Pros and Cons of Cash-Out Refinancing


Cash-out refinancing can have very real benefits when compared with other types of loans. In the first place, it usually offers substantially lower interest rates than home equity lines of credit or home equity loans, especially if you purchased your home when mortgage rates were much higher. Many people use this type of refinance in order to pay off high-interest credit cards, which in turn can improve your credit score by reducing your credit utilization ratio. Additionally, unlike credit card interest, mortgage interest payments are tax-deductible. Therefore, a cash-out refinance could reduce your taxable income and lead to a bigger tax refund. 


Despite the considerable advantages a cash-out refinance can offer, there are also significant drawbacks. In the first place, since you're putting your equity on the line as collateral, if you can't make payments, you may lose your home. The new terms you've negotiated with the new mortgage may also be less beneficial than the previous ones, so it's a good idea to double check all interest rates and fees before making a final decision. Lastly, the refinance will have a number of associated costs you must pay, including closing costs (typically three to six percent of the mortgage), and private mortgage insurance, if you borrow more than eighty percent of your home's value. 

Pros and Cons of Home Equity Loans


Though perhaps not as low as for a cash-out refinance, home equity loans generally have lower interest rates than unsecured loans, and they are completely fixed, as opposed to lines of credit. They can also be somewhat easier to qualify for, even if you have bad credit. Interest costs may be tax-deductible, just as with a refinance, but not everybody qualifies for this perk. Assuming you have a good amount of equity in your home, this type of loan can allow you to access large amounts of it, to be used however you see fit. 


One of the most salient disadvantages of a home equity loan is the same as with a cash-out refinance: any time you're using your home as collateral, there's an element of risk involved, and you may lose your home if you miss payments. Another less obvious issue is the possibility of property values declining in your area, which can work against you if you've tapped all the equity in your home. A common use for a home equity loan can be to carry out remodels on the property. However, these should be approached with an eye to adding value to the home. For instance, a pool may seem like a great idea, but remodeling a kitchen or bathroom will add substantially more value. 

Lastly, home equity loans can feed into the vicious cycle of spending, borrowing, and spending, only to then sink deeper and deeper into debt. This unfortunate behavior pattern is so common that lenders have coined a term for it: reloading. 

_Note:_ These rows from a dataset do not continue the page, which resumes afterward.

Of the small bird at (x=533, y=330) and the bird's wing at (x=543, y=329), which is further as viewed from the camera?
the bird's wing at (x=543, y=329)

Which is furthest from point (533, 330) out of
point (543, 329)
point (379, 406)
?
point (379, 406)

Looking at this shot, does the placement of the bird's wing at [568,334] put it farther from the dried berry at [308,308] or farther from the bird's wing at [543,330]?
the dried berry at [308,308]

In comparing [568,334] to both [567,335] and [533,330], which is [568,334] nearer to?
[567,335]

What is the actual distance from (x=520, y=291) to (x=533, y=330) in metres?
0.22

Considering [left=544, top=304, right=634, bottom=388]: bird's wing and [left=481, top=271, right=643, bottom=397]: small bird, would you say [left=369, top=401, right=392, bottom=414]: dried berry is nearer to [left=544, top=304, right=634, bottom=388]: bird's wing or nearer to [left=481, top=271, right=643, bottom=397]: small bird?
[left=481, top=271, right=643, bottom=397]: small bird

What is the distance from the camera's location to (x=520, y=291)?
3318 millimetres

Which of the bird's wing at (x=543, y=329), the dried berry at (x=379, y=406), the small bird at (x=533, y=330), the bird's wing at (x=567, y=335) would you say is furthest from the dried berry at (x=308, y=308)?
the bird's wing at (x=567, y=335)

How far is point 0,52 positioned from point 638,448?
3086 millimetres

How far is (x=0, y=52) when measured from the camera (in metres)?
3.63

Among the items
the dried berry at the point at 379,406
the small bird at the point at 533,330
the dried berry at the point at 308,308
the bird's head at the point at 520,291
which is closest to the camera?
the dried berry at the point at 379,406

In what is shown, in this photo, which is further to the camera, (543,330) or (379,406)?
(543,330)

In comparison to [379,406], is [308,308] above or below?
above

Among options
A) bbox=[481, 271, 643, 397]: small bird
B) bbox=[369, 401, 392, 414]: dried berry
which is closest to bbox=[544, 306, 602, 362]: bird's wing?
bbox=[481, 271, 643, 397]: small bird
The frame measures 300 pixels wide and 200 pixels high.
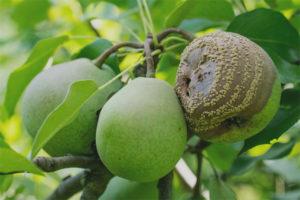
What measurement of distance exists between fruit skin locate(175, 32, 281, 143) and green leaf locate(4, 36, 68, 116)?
1.96ft

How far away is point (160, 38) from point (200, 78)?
0.33 m

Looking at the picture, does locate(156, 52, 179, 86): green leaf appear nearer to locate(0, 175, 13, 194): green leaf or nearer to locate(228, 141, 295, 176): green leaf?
locate(228, 141, 295, 176): green leaf

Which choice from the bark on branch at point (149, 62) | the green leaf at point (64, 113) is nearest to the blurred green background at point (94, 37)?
the bark on branch at point (149, 62)

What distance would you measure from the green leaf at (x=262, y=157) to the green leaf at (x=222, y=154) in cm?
12

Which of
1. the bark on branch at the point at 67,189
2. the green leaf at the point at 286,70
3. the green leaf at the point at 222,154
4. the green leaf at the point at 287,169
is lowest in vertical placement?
the green leaf at the point at 287,169

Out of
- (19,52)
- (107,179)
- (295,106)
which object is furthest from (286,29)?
(19,52)

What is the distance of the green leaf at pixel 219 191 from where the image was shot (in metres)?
1.28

Qualifications for Cash-Out Refinancing

Lenders view cash-out refinance as risky, and therefore may have more stringent requirements:

  • A credit score of 740 or higher (to get the lowest interest rate)
  • A debt-to-income ratio below 45%
  • A stable two-year work history
  • A max loan-to-value limit of 80% (for a standard rate or term loan, you can borrow up to 95%)

They will require a good amount of equity already accumulated in the home, and they will scrutinize your total debt payments, including child support, installment loans, credit card bills, IRS payments and even student loans that are not yet being repaid.

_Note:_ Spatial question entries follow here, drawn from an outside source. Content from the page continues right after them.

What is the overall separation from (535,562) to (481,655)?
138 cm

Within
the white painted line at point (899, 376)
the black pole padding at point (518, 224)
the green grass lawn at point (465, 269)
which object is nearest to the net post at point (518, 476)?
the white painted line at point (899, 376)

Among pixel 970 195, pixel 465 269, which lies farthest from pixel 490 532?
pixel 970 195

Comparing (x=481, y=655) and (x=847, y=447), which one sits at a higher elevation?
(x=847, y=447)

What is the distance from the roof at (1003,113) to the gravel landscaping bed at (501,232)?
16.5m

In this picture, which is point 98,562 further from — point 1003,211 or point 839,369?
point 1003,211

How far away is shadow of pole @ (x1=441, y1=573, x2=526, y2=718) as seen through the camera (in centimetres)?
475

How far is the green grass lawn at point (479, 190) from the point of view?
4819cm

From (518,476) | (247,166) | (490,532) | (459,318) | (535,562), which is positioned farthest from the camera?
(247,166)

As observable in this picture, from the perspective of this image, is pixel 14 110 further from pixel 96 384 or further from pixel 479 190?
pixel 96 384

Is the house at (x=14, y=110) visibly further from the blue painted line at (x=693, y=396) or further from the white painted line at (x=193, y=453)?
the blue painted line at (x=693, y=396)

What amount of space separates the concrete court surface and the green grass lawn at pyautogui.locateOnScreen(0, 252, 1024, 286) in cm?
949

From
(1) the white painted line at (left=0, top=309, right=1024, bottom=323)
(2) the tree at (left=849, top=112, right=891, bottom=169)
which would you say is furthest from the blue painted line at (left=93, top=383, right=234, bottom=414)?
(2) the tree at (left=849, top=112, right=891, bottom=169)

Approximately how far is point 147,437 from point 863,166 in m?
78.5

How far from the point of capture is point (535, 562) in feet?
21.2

Qualifications for Home Equity Loans

No two lenders will analyze applications and their requirements in exactly the same way, but most will evaluate the following:

  • A credit score of 680 or higher (for the most favorable rate) 
  • A combined loan-to-ratio value of  70%-90% 
  • A debt-to-income ratio below 45%
  • Stable credit history and good employment record (at least 2 years)
  • Fees varies by lender, but generally reaches up to 8% 

By familiarizing yourself with the basic requirements for both home equity loans and cash-out refinance loans, you can find the best option for your needs.